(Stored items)

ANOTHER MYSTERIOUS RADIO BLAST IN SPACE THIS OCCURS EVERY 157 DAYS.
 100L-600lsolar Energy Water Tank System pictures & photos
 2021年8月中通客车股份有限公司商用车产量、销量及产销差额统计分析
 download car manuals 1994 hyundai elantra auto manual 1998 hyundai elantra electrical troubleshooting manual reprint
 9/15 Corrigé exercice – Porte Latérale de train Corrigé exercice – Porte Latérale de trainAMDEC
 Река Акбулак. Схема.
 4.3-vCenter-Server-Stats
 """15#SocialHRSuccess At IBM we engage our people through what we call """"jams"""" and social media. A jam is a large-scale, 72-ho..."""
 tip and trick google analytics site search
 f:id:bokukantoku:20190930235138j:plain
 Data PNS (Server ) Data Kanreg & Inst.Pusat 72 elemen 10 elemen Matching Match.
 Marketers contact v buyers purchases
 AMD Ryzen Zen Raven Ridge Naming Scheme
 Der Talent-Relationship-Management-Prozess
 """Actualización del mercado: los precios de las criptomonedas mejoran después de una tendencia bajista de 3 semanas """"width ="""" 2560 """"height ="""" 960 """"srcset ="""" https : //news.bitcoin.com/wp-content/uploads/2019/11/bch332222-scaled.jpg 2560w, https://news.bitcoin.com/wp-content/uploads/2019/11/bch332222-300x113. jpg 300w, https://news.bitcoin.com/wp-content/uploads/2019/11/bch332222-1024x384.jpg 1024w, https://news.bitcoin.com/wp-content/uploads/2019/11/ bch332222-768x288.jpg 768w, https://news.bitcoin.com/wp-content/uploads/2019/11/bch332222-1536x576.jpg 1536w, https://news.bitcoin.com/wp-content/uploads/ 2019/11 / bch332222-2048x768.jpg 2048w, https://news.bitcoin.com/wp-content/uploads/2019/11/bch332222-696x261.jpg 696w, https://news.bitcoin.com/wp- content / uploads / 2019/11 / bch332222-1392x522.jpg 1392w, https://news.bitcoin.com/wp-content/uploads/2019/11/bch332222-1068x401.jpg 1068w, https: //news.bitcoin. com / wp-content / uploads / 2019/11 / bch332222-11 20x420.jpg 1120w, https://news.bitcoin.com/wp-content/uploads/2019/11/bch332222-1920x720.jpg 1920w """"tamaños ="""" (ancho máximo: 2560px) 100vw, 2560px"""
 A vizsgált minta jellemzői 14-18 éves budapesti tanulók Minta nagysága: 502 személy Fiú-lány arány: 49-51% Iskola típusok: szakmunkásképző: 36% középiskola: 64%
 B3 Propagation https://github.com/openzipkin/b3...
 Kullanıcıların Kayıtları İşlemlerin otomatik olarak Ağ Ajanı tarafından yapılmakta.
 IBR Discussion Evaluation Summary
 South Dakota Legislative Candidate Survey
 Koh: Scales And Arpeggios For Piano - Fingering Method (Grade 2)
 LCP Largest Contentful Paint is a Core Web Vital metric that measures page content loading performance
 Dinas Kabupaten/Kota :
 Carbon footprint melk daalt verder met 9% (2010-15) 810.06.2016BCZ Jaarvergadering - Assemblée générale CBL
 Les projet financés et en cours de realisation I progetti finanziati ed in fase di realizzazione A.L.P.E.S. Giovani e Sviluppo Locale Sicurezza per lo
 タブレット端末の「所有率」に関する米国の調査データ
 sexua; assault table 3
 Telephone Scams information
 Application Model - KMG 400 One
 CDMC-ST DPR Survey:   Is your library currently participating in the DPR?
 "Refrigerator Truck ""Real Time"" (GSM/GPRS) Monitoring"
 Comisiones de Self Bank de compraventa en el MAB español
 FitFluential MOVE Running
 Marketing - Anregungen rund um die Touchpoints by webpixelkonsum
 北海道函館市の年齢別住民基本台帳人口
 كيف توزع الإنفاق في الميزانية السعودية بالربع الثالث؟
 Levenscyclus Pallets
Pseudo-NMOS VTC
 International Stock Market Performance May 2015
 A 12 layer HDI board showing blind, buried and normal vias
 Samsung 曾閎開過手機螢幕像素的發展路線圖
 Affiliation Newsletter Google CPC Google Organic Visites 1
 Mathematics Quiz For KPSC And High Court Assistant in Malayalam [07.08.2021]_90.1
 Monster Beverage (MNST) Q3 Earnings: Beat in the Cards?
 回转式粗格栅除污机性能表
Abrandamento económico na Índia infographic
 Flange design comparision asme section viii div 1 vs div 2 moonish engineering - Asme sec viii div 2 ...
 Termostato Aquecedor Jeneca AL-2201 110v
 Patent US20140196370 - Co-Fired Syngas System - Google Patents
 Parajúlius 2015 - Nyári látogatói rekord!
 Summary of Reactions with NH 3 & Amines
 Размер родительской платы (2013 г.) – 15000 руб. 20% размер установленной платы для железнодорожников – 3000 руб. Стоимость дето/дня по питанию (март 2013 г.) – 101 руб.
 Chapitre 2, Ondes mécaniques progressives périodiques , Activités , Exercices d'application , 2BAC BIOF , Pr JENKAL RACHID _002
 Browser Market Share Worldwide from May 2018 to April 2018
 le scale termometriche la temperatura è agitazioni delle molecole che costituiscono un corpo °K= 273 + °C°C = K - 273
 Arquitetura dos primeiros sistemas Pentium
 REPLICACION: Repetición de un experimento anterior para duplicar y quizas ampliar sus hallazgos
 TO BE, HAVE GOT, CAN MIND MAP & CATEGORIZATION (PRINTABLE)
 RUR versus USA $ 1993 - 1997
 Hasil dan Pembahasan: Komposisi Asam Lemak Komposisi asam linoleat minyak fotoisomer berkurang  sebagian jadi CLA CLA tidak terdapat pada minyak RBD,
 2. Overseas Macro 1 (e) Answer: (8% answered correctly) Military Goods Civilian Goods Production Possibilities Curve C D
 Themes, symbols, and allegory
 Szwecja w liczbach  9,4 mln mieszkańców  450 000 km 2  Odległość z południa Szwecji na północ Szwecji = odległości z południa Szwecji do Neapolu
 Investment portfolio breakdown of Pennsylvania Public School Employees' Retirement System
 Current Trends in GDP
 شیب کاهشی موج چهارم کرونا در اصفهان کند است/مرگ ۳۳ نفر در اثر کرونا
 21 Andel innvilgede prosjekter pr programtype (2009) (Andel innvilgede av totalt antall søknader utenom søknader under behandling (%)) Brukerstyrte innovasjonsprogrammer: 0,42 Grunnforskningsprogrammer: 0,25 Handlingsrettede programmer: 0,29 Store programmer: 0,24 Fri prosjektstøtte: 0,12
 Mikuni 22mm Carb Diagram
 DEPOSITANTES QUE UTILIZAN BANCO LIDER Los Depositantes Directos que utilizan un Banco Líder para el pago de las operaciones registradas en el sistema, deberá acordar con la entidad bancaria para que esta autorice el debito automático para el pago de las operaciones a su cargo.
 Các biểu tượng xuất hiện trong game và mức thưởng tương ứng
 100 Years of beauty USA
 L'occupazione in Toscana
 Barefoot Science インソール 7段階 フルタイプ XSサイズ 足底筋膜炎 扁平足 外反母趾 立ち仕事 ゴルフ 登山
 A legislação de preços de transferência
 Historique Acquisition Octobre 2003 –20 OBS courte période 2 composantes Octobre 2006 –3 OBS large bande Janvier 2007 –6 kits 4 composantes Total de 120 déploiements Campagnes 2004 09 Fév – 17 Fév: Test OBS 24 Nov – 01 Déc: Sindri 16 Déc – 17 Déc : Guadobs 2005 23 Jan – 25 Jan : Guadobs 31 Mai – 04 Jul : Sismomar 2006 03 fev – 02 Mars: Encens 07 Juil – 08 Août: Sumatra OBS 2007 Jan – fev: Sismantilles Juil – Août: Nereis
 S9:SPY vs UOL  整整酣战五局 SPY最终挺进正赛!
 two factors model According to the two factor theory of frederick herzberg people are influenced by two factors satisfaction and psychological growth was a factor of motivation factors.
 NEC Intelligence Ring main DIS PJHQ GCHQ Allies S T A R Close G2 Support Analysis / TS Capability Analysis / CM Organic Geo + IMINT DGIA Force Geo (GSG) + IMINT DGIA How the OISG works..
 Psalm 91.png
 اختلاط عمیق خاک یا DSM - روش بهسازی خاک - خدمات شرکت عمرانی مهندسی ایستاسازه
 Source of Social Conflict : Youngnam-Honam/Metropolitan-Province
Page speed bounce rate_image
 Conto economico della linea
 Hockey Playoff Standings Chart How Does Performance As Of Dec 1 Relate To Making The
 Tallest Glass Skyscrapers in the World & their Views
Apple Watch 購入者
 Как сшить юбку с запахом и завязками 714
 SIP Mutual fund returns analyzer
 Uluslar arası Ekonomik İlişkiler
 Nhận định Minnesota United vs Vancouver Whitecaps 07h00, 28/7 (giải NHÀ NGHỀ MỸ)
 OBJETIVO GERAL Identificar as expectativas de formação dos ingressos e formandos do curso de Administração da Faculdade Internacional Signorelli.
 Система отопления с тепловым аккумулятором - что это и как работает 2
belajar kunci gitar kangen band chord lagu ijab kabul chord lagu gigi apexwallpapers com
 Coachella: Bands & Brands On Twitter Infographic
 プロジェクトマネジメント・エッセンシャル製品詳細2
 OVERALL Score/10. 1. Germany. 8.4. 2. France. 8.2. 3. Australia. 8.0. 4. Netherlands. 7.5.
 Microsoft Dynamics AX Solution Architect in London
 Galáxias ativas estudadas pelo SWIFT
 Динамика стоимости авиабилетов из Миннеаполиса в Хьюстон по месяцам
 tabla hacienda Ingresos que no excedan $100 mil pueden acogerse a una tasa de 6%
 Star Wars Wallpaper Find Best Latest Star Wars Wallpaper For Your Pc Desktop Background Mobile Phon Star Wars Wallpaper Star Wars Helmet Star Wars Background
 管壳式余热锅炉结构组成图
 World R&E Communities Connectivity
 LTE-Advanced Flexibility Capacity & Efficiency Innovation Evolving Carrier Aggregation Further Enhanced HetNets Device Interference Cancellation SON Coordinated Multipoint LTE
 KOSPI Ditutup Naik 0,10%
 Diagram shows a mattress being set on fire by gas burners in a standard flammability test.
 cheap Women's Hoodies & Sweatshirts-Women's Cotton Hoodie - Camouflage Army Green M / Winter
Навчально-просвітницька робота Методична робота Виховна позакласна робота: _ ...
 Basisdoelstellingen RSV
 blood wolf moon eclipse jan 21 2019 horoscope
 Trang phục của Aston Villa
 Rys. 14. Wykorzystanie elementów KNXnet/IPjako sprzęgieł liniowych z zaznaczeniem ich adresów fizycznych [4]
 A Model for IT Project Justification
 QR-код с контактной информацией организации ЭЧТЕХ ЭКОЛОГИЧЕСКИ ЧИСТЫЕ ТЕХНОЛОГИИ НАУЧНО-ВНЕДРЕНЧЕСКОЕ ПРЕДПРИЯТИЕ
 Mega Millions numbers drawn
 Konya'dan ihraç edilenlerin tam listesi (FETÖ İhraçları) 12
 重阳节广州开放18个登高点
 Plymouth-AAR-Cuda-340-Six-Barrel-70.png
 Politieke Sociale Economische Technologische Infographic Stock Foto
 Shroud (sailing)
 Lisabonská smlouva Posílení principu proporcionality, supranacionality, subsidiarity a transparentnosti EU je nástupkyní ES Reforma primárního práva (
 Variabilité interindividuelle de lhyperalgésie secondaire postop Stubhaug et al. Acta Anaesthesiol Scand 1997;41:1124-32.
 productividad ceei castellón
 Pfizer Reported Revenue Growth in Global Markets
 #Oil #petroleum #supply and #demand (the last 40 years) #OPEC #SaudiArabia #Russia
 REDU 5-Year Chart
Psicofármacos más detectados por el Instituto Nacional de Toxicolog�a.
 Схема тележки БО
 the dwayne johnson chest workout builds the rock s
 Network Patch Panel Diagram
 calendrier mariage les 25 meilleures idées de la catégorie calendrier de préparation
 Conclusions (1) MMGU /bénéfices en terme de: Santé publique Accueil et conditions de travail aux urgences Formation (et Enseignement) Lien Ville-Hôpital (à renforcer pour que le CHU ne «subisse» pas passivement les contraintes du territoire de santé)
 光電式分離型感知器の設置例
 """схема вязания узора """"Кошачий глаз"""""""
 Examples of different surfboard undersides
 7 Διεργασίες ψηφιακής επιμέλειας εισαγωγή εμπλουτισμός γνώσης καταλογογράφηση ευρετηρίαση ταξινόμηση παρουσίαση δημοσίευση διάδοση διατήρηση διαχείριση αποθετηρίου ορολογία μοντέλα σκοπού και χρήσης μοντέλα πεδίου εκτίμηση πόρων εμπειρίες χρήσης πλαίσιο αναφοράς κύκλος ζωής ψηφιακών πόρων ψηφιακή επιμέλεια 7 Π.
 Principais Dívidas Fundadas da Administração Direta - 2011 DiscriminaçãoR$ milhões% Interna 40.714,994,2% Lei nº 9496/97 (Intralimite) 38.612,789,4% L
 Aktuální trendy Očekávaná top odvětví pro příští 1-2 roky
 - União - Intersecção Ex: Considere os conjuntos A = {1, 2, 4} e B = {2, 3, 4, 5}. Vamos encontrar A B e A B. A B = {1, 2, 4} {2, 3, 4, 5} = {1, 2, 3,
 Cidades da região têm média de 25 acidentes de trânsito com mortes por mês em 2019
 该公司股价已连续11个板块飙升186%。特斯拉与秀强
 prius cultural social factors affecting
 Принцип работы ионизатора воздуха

■ Problem to work on
Within the entries, find all lines that contain "people" and copy each one.

■ Task answer
 """15#SocialHRSuccess At IBM we engage our people through what we call """"jams"""" and social media. A jam is a large-scale, 72-ho..."""
 two factors model According to the two factor theory of frederick herzberg people are influenced by two factors satisfaction and psychological growth was a factor of motivation factors.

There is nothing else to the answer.